In a recent arbitration decision involving a utility company, an Ontario arbitrator reiterated the importance of trust in the employment relationship and upheld the dismissal of a seven-and-a-half-year employee with no disciplinary history for covering up a safety violation.
On October 9, 2012 the grievor, a supervisor, was working with his team to remove gaskets from an old generator. It was known that gaskets could be made of asbestos. The workplace policy was to assume that gaskets were made of asbestos and confirm with reference to documents in the workplace computer system. The grievor visually concluded that the gasket was not made of asbestos but did not complete the full search. Because of this decision the grievor authorized his team to use mechanical grinders to remove the gaskets without the specialized safety equipment necessary for handling asbestos. This caused asbestos to be possibly released into the air and jeopardised the health of the crew he was overseeing.
Another employee made a complaint about the dust and possible asbestos exposure resulting from the grinding. Contrary to proper procedure, the grievor did not file any reports mentioning the complaint or the possibility of asbestos. The worker’s complaint was eventually investigated by the employer and the grievor made statements that he had identified from a logo on the material that there was no asbestos. This was determined not to be true.
As a result of the incident and the grievor’s failure to make the safety incident known, the grievor was terminated. The union argued that the penalty was too harsh, based in part on the employer’s alleged failure to provide an inventory of asbestos containing materials pursuant to the workplace asbestos management policy.

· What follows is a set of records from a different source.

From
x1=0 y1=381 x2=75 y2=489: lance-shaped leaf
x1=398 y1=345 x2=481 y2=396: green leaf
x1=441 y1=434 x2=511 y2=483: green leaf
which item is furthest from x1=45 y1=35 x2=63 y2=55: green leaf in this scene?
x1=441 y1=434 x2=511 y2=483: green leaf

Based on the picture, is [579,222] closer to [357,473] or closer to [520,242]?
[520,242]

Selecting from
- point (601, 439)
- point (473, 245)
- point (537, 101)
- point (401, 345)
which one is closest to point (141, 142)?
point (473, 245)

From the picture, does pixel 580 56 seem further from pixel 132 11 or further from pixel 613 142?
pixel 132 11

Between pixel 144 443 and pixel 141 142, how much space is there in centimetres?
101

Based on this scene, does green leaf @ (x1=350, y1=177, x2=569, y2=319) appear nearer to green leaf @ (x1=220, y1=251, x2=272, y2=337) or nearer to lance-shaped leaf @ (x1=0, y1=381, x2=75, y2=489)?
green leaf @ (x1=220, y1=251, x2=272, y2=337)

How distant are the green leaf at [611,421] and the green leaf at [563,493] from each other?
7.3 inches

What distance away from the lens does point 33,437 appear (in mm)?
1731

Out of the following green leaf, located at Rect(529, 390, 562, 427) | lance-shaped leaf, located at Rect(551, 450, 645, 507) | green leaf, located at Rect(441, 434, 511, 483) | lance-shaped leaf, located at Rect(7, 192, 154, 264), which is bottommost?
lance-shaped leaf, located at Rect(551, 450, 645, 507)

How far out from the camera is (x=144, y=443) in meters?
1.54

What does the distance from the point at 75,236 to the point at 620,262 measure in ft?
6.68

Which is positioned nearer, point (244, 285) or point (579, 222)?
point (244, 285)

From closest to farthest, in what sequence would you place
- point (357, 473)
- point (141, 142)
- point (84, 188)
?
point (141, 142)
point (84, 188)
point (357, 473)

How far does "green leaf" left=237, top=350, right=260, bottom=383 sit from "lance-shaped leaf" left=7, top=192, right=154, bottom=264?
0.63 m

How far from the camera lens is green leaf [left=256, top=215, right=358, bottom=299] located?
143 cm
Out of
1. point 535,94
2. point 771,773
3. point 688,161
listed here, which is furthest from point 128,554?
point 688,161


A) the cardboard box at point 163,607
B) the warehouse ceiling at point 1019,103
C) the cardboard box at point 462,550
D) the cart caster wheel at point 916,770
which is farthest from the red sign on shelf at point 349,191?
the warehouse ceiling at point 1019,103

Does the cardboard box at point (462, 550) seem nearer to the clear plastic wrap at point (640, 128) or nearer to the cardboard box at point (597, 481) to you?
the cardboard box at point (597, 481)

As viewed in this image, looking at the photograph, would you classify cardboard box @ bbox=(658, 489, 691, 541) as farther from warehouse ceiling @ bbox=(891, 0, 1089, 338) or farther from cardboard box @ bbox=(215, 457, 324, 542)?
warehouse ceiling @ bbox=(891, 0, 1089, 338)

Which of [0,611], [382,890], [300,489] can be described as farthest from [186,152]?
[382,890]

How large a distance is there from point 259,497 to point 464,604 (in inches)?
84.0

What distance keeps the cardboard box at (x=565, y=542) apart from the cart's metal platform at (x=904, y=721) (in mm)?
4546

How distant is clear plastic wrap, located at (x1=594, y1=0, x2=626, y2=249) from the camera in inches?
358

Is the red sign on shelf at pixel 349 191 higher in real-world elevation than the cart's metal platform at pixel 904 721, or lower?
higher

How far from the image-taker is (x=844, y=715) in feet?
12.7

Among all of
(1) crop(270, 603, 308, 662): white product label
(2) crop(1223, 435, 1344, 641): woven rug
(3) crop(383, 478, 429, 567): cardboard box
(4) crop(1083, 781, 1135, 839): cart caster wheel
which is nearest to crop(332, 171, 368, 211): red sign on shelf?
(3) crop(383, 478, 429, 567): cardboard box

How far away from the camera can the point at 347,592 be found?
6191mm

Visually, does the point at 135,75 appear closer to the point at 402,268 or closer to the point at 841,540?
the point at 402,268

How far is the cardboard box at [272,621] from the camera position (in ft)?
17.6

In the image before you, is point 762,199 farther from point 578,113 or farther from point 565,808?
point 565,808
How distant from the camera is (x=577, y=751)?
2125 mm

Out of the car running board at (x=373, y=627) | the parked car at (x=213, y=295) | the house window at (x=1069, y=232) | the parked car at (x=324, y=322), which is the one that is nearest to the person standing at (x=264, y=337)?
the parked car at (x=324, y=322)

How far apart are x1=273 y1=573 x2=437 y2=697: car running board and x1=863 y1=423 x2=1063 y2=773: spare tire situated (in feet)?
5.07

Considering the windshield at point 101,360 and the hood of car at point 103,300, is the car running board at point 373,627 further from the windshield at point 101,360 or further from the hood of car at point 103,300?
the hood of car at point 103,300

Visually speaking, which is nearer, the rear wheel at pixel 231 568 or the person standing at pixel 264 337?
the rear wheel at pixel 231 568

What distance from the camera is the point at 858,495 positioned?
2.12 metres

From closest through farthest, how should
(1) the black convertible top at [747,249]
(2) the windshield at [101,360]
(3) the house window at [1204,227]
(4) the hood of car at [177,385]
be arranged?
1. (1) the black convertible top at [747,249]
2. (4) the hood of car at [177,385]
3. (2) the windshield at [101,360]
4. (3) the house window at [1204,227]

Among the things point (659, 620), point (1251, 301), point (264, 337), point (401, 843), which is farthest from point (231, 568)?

The grievance was dismissed and the termination upheld. First, the harm caused by the grievor was significant. The grievor had failed to properly assess the safety risks of the situation, was negligent and created serious health risks for other employees. On its own, however, the arbitrator noted that this harm may not have been enough to justify termination, given no previous disciplinary history and other factors.
However, the employee’s failure to respond to the concerns raised by the worker’s complaint and the grievor’s attempts to cover up what had happened did provide just cause for dismissal. The arbitrator found that this misconduct fundamentally breached the trust between an employer and employee that is necessary in a workplace where safety rules are of the utmost importance.
This case serves as a reminder that loss of trust can be fatal to the employment relationship. Where key issues are in play, such as workplace health and safety, a lack of integrity and honesty on the part of a grievor may provide just cause for discharge. This is the case even where a grievor has an otherwise unblemished disciplinary history.
In the health and safety context, for the sake of clarity, the implementation of safety management systems and training should include emphasis on the importance of honesty and integrity in reporting of safety incidents. It should be made clear to employees that failure to demonstrate honesty in the implementation of safety management will result in serious discipline, up to and including discharge. The goal is to ensure that health and safety risks are fully understood and managed effectively.
Honesty may also be emphasised in other employment policies, for example in relation to conflict of interest or financial dealings. In many industries, dishonesty will be grounds for dismissal where trust and integrity is integral to the employment relationship.